The famous connoisseur Jim Murray said of the 1974 Ardbeg Provenance: "This is the finest whisky I have ever tasted. As close to perfection as makes no difference."
Ever notice that every once in a while, something comes along in which it seems heaven, earth and the stars were aligned? It's as if all of the ingredients came together to create something so amazing, it's hard to imagine it could ever be matched.
Microsoft Excel is IT's answer to the 1974 Ardbeg Provenance
I felt this way when I used Microsoft Excel in 1996. At the time I was a geologist responsible for accurately steering an oil drilling bit 3,000 meters below the surface of a Montana farm field.

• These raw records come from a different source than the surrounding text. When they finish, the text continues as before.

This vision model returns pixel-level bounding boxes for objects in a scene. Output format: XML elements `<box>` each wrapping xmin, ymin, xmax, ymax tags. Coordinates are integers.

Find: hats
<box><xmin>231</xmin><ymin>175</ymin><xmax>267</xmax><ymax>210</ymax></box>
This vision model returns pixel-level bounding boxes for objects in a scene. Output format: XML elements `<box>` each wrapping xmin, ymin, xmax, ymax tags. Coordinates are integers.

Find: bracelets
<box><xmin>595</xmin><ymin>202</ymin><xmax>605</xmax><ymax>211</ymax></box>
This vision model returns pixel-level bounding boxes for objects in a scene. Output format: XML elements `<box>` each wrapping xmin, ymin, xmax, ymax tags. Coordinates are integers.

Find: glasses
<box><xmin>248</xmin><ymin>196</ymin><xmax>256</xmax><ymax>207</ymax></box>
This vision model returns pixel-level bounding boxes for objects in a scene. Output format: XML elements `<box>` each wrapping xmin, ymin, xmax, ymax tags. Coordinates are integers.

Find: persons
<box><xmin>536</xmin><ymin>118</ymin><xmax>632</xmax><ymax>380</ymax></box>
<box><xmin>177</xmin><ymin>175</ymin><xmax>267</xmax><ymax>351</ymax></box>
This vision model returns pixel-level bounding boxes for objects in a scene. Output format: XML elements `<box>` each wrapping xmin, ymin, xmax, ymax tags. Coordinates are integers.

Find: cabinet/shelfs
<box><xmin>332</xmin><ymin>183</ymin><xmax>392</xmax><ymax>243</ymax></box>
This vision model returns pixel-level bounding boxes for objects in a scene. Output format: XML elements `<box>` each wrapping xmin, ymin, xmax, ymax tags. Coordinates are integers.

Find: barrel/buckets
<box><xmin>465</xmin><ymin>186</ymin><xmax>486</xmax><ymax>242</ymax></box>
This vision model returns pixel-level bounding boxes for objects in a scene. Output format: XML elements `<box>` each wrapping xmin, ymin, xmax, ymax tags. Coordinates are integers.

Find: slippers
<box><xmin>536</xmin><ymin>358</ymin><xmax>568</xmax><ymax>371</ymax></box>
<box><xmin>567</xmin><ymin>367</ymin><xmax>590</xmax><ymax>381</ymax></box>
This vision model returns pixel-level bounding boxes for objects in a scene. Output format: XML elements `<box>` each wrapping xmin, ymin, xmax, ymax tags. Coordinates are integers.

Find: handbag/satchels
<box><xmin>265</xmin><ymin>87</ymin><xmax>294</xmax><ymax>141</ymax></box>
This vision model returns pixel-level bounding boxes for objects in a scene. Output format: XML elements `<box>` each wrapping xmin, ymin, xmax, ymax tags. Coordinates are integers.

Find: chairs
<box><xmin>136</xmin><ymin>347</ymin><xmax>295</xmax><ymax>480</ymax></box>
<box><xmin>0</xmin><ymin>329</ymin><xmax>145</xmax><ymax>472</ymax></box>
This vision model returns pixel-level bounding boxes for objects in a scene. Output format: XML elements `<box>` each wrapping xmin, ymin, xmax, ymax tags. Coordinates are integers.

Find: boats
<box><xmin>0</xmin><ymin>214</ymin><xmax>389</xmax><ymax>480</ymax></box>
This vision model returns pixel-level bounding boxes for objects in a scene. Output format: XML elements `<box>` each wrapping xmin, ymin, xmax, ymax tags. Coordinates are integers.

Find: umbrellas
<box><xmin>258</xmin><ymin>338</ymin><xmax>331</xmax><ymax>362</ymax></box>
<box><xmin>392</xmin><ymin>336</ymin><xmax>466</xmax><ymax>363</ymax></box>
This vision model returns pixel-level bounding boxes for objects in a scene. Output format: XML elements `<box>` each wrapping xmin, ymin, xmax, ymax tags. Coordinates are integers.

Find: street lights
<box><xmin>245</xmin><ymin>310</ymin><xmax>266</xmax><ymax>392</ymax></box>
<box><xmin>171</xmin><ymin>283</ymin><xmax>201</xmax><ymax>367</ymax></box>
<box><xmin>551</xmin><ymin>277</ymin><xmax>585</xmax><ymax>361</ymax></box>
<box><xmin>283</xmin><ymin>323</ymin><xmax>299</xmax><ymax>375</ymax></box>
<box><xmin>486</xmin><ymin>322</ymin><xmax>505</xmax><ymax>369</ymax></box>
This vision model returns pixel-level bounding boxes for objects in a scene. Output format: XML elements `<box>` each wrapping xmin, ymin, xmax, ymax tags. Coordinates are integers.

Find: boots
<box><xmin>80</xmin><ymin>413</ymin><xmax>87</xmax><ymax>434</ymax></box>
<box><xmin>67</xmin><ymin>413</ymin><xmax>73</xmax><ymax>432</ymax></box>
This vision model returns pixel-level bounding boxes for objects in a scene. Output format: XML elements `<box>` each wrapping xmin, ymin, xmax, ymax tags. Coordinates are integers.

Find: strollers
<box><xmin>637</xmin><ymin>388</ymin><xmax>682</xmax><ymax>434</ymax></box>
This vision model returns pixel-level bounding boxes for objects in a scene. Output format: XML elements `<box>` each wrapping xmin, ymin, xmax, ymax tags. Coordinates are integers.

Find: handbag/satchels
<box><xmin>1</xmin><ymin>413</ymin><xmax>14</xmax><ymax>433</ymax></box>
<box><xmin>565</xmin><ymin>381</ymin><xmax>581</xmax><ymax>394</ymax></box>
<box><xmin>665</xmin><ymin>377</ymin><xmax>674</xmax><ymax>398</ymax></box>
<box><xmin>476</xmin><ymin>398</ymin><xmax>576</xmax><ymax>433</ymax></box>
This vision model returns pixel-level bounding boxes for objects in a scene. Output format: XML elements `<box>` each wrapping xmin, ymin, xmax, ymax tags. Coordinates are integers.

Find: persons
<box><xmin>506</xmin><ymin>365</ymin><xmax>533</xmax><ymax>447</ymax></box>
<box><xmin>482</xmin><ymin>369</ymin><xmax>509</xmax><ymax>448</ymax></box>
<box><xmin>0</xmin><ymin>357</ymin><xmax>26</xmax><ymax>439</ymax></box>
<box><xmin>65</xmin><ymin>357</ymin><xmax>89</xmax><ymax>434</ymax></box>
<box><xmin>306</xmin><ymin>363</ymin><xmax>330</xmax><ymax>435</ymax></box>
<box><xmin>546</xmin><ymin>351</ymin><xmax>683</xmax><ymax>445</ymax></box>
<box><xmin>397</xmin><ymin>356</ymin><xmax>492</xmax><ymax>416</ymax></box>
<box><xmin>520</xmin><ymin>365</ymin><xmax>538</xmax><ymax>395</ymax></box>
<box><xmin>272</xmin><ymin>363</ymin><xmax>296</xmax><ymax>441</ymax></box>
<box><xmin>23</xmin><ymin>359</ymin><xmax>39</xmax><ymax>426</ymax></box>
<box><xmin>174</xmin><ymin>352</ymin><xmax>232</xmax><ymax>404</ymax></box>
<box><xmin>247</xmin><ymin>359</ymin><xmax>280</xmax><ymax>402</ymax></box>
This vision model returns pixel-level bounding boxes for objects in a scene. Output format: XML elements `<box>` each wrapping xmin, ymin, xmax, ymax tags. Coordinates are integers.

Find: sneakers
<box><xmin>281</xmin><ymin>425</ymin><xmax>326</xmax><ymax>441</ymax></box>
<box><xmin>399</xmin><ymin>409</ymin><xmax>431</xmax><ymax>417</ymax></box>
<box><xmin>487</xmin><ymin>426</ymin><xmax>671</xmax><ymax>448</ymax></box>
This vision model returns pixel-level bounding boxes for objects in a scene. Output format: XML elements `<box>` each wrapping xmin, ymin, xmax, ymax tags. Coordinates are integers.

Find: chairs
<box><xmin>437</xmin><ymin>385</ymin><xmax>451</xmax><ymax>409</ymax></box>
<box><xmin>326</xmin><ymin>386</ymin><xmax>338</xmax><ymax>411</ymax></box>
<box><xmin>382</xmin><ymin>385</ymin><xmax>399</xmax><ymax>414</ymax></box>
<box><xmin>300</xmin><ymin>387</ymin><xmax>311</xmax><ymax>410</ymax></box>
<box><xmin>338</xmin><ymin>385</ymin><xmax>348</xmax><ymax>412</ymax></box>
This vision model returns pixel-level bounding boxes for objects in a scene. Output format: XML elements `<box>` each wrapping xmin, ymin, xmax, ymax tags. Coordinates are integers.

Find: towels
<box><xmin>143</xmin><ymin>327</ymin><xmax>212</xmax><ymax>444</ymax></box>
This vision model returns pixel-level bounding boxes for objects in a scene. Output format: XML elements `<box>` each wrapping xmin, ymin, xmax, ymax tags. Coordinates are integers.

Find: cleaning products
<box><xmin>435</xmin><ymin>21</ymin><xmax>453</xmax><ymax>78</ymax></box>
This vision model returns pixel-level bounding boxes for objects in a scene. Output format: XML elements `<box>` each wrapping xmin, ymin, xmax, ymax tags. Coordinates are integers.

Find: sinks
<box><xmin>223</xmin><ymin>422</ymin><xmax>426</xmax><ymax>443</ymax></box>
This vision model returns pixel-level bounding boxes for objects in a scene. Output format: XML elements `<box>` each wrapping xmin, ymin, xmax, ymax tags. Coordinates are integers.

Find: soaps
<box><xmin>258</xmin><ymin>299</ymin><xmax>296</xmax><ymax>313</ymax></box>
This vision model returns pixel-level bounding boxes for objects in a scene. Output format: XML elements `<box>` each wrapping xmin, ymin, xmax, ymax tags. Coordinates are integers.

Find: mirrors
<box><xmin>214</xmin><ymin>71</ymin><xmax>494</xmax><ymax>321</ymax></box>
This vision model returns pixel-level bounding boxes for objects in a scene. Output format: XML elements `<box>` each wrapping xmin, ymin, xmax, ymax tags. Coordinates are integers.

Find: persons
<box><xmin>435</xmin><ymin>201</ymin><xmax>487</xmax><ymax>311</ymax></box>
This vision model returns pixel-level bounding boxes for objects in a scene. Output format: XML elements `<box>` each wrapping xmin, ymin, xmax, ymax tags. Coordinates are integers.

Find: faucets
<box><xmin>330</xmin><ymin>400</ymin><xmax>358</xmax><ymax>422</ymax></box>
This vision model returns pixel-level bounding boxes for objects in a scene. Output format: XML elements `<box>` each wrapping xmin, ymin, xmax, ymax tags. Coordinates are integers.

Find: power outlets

With Excel and the magical help of John Walkenbach's advanced Excel programming books, I could create a graphical representation of the well bore's profile from downhole telemetry data, condensed so that the drillers and I could easily see which way the bit was going thanks to Excel's charting functions and some tricky Visual Basic wizardry.
It seemed there was nothing that Excel could not do.
Used in ways the designers never imagined
I am certain that the designers of Excel never envisioned that use case (I know this because one of the original product managers is a former colleague and we talked about it), but the product was so functional that a skilled user could make it do virtually anything.
It saved us literally days of drilling at $30,000 per day because we could see so much more easily what was going on beneath our feet. We could drill a well an average of 20% faster than our competitors - a significant advantage when at the time the price of oil was so low, that the profit from the wells would take 5 years or more to be realised.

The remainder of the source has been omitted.